Can you copy the data word for word, beginning at the line that has "How far away from" and stopping after the line that has "25631 millimetres"?

○ ○ ○ ○

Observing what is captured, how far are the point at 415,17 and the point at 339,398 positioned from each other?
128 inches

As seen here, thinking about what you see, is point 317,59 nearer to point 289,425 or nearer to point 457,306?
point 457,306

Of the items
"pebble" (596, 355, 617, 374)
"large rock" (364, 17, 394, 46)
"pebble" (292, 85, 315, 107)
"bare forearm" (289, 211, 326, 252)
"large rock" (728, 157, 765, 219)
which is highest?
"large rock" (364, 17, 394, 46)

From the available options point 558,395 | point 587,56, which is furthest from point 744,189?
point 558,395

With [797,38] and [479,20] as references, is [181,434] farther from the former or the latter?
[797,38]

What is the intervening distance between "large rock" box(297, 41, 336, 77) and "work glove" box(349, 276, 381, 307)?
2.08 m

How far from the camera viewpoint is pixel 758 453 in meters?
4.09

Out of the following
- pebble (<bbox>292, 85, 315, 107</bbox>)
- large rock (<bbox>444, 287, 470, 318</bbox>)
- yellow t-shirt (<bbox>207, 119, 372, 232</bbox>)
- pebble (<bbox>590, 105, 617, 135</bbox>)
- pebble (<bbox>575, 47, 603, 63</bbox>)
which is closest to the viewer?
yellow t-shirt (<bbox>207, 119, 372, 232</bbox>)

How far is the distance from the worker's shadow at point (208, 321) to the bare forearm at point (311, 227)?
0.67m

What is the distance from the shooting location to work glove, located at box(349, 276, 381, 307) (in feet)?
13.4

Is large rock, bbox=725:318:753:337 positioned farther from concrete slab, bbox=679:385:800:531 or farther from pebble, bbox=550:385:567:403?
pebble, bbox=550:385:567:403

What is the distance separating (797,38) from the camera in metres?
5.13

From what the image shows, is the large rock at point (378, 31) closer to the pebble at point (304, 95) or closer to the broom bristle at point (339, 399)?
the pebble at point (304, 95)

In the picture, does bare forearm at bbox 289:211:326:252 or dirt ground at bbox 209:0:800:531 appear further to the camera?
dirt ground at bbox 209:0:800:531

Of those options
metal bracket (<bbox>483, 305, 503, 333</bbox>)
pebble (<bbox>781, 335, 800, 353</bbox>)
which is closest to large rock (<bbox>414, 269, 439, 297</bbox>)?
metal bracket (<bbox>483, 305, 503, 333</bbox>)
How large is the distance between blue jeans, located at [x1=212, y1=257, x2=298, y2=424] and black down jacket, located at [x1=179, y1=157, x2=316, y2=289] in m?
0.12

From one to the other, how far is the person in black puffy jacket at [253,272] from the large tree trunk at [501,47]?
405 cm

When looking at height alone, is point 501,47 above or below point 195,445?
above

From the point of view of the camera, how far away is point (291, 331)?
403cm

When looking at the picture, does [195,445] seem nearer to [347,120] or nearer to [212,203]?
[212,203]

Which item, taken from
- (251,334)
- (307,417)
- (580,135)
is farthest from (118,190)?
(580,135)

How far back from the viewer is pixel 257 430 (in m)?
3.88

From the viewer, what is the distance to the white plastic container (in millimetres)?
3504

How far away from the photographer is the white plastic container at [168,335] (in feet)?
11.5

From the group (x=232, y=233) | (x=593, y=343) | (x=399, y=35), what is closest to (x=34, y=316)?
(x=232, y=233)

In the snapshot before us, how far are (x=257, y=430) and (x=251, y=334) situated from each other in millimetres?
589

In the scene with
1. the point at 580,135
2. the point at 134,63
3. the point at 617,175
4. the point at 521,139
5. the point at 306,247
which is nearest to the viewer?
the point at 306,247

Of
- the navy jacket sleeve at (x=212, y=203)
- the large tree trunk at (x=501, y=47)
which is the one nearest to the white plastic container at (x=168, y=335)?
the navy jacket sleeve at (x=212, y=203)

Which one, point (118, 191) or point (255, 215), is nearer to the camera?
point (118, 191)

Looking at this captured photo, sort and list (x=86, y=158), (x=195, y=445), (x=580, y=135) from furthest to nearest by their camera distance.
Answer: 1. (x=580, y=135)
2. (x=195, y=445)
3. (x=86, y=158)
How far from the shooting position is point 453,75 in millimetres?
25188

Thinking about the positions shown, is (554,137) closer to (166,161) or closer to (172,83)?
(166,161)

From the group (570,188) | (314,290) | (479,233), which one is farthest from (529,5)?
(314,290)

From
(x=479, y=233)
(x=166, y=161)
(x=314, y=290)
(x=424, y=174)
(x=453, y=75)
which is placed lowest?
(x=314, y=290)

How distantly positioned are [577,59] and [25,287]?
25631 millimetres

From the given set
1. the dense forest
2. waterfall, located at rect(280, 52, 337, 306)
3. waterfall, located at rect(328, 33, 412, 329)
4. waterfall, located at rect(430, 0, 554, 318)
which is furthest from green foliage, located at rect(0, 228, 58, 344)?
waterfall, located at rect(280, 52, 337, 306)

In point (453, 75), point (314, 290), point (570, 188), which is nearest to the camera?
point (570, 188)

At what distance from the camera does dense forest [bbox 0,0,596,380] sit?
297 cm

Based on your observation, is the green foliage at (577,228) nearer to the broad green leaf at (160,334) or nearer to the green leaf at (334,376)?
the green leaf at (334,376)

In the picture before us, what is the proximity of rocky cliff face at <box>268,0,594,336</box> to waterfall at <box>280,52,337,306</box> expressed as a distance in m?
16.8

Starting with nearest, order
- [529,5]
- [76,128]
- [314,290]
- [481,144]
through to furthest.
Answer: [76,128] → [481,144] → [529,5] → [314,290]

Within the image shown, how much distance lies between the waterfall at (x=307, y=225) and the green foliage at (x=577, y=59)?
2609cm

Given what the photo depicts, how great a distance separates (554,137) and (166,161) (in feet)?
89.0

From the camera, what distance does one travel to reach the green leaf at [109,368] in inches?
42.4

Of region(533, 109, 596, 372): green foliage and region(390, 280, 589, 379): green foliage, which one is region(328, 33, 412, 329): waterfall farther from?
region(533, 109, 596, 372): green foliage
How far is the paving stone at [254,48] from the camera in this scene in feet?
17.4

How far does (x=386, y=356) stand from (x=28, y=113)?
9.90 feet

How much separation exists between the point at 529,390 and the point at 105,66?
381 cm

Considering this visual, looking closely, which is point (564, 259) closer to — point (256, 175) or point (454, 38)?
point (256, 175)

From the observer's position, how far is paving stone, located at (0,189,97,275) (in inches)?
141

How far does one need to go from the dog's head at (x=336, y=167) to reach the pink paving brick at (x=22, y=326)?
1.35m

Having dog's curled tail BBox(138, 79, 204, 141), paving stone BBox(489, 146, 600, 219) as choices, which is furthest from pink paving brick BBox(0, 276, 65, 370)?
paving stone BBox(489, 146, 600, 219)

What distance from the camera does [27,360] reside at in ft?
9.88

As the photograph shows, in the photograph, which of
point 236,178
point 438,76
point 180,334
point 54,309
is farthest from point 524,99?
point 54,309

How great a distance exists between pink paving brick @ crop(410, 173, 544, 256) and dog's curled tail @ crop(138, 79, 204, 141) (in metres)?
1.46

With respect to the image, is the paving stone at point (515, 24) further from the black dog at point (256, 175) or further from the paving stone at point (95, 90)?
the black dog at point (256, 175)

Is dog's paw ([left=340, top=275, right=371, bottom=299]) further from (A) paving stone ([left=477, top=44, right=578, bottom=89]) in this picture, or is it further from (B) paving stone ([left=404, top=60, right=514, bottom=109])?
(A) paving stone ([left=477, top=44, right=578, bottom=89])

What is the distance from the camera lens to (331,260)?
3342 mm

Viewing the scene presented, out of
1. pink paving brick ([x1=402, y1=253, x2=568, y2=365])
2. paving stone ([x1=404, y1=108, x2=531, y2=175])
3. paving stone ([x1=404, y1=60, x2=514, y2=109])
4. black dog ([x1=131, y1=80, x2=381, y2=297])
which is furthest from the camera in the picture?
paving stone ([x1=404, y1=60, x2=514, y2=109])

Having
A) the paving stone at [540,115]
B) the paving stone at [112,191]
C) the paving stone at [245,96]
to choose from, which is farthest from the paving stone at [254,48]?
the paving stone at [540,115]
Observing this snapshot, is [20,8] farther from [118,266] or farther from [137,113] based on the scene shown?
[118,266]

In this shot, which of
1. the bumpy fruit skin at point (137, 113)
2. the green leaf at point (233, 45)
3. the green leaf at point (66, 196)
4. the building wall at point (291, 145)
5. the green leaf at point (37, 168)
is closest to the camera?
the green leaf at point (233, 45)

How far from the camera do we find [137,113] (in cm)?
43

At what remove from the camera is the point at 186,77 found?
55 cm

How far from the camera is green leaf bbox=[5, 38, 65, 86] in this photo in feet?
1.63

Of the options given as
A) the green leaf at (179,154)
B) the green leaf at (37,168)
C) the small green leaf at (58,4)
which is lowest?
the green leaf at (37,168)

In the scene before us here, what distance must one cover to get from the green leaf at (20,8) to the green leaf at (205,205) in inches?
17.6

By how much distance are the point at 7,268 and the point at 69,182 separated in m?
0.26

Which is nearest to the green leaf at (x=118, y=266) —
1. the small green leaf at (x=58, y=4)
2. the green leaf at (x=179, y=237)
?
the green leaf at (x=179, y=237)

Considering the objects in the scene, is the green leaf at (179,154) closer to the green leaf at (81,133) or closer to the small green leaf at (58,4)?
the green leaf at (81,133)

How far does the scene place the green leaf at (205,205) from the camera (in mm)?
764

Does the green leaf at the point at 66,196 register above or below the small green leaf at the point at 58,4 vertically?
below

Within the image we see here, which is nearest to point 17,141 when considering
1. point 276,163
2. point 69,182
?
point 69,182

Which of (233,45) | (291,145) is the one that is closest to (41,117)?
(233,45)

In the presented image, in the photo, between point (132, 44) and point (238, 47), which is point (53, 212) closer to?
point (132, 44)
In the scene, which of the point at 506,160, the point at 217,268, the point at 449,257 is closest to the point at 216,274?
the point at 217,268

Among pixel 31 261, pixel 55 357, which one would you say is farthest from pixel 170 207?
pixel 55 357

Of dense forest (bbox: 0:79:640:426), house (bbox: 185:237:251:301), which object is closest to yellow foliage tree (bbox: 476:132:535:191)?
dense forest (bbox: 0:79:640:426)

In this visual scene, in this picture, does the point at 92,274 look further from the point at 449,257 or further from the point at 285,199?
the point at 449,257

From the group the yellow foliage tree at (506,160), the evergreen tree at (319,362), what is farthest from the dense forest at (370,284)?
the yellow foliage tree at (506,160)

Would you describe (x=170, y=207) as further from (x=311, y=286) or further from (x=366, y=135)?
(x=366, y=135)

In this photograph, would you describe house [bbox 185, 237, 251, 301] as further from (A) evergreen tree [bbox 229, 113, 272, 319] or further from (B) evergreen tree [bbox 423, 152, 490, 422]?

○ ○ ○ ○

- Result:
How far away from the photographer is the white plastic container at [168,335] (in feet)?
11.5

From the group (x=232, y=233) | (x=593, y=343) | (x=399, y=35), what is closest to (x=34, y=316)?
(x=232, y=233)

In the snapshot before us, how far are (x=257, y=430) and (x=251, y=334) situated from each other in millimetres?
589

In the scene with
1. the point at 580,135
2. the point at 134,63
3. the point at 617,175
4. the point at 521,139
5. the point at 306,247
which is nearest to the viewer?
the point at 306,247

Of
- the navy jacket sleeve at (x=212, y=203)
- the large tree trunk at (x=501, y=47)
which is the one nearest to the white plastic container at (x=168, y=335)?
the navy jacket sleeve at (x=212, y=203)

Which one, point (118, 191) or point (255, 215), is nearer to the camera?
point (118, 191)

Looking at this captured photo, sort and list (x=86, y=158), (x=195, y=445), (x=580, y=135) from furthest to nearest by their camera distance.
Answer: 1. (x=580, y=135)
2. (x=195, y=445)
3. (x=86, y=158)
How far from the shooting position is point 453,75 in millimetres?
25188

Thinking about the positions shown, is (554,137) closer to (166,161) or closer to (172,83)?
(166,161)

From the group (570,188) | (314,290) | (479,233), which one is farthest from (529,5)?
(314,290)

From
(x=479, y=233)
(x=166, y=161)
(x=314, y=290)
(x=424, y=174)
(x=453, y=75)
which is placed lowest?
(x=314, y=290)

How distantly positioned are [577,59] and [25,287]?
25631 millimetres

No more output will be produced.